··· Given records
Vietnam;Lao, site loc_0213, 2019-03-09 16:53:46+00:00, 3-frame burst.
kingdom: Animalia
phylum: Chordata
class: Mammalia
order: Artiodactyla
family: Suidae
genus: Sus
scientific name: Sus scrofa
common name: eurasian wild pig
······
What you have to do
All the lines above should be written out once more, exactly.

Finished task
Vietnam;Lao, site loc_0213, 2019-03-09 16:53:46+00:00, 3-frame burst.
kingdom: Animalia
phylum: Chordata
class: Mammalia
order: Artiodactyla
family: Suidae
genus: Sus
scientific name: Sus scrofa
common name: eurasian wild pig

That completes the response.